The companies that participate in the CCPS Process Equipment Reliability Data (PERD) Project, through representatives, are actively involved in the design and implementation of the database. Part of the database development effort relies on members from the companies to contribute to the creation of the system-level taxonomies. The process of developing taxonomy information and data fields can be complex. A rigorous, systematic, and methodical procedure was formulated to guide this effort to ensure consistency among the various groups working to develop data field and taxonomy specifications.

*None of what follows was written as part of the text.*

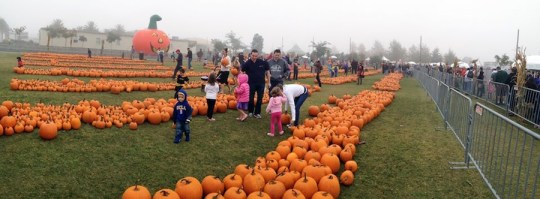 The Great Park Pumpkin Patch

The Equipment Reliability Database is intended to collect data for many diverse types of equipment. The diversity of equipment in the database demands that equipment-specific fields are created to collect the appropriate data. The development of these equipment-specific data fields for all possible equipment is an arduous task. In order to expedite this task, companies contribute resources to develop the taxonomies and data field specifications for several equipment types.
The primary objective of taxonomy development is to produce a set of tables and pick lists that provide information to database programmers on how to add a specific system to the database. The procedure is designed to guide the user to successfully complete a series of tables that are used to program the data collection software for any equipment system.
The taxonomy development process consists of several steps that are iterative in nature. The overall procedural steps are shown in the Figure below:
The detailed procedure is available to authorized employees of participating companies.
It is anticipated that PERD subcommittees will continue to find new and more efficient tools and/or work processes to develop taxonomies that are of a high quality and meet the consistency of approach applicable to all equipment types. As such, the detailed document used, should be thought of as a snapshot in time intended to help the PERD subcommittees perform their functions. When new ideas are tried and prove to be successful, it is expected that the procedure will be revised so that the value gained can be shared among the subcommittees performing development work.